Vernetzt und sicher – aktuelle Herausforderungen für Leitstellen und Lagezentren

Artikel vom 3. August 2022
ITK und Dienstleistungen

Die Dauer, bis die Rettungs- oder Sicherheitskräfte am Einsatzort eintreffen, kann zwischen Leben und Tod entscheiden. Eine Leitstelle nimmt Notrufe entgegen, sammelt Informationen, wertet diese aus und alarmiert die Einsatzkräfte: täglich – rund um die Uhr – an jedem Tag im Jahr. Insbesondere die Bürger verlassen sich auf die Organisation, die Technik und die Mitarbeiter in den Leitstellen, damit Leben gerettet, Brände gelöscht, Güter geborgen und Menschen, Objekte und die Umwelt geschützt werden.

Beispielhafte Kommunikationsverbindungen einer Leitstelle. (Bilder/Grafiken: IABG mbH)

Datenauszug:
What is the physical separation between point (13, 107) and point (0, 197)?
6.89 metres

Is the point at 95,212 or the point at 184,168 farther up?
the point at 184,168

Aufgabe 1: Welche Tätigkeiten einer Leitstelle nennt der Text über Leitstellen?
Aufgabe 2: Gib bitte den Abschnitt aus dem Text über Leitstellen aus, der mit den Worten „Die Dauer, bis“ beginnt und mit „(Bilder/Grafiken: IABG mbH)“ endet.
Aufgabe 3: Setze den Text über Leitstellen nach seinem letzten Satz fort.

Ausgabe 1: Eine Leitstelle nimmt Notrufe entgegen, sammelt Informationen, wertet diese aus und alarmiert die Einsatzkräfte.

Ausgabe 2:
Die Dauer, bis die Rettungs- oder Sicherheitskräfte am Einsatzort eintreffen, kann zwischen Leben und Tod entscheiden. Eine Leitstelle nimmt Notrufe entgegen, sammelt Informationen, wertet diese aus und alarmiert die Einsatzkräfte: täglich – rund um die Uhr – an jedem Tag im Jahr. Insbesondere die Bürger verlassen sich auf die Organisation, die Technik und die Mitarbeiter in den Leitstellen, damit Leben gerettet, Brände gelöscht, Güter geborgen und Menschen, Objekte und die Umwelt geschützt werden.

Beispielhafte Kommunikationsverbindungen einer Leitstelle. (Bilder/Grafiken: IABG mbH)

Ausgabe 3:
Beispielhafte Kommunikationsverbindungen einer Leitstelle. (Abb. 1, Bilder/Grafiken: IABG mbH)

Neben Finanzinstitutionen, Technologieunternehmen oder ausländischen Organisationen sind auch deutsche Krankenhäuser, Kreisverwaltungen, Gerichte, anerkannte Institutionen wie das Rote Kreuz und auch BOS-Leitstellen Ziele von Cyberangriffen.

Aktuelle Cyber-Vorfälle

• Laut einer Umfrage des Bayerischen Rundfunks und Zeit Online 1) ist es Tätern im Juni 2021 in mehr als 100 Fällen gelungen, den Zugriff von Behörden und öffentlichen Organisationen auf IT-Systeme zu verhindern. Hacker haben Server verschlüsselt und Geld erpresst. Ähnliche Vorfälle gab es in Schwerin, im Landkreis Ludwigslust-Parchim sowie in Wismar, Greifswald und Stralsund.

  • Die Stadt Witten ist im Oktober 2021 Opfer eines massiven Hackerangriffes geworden, der die gesamte Stadtverwaltung lahmlegte.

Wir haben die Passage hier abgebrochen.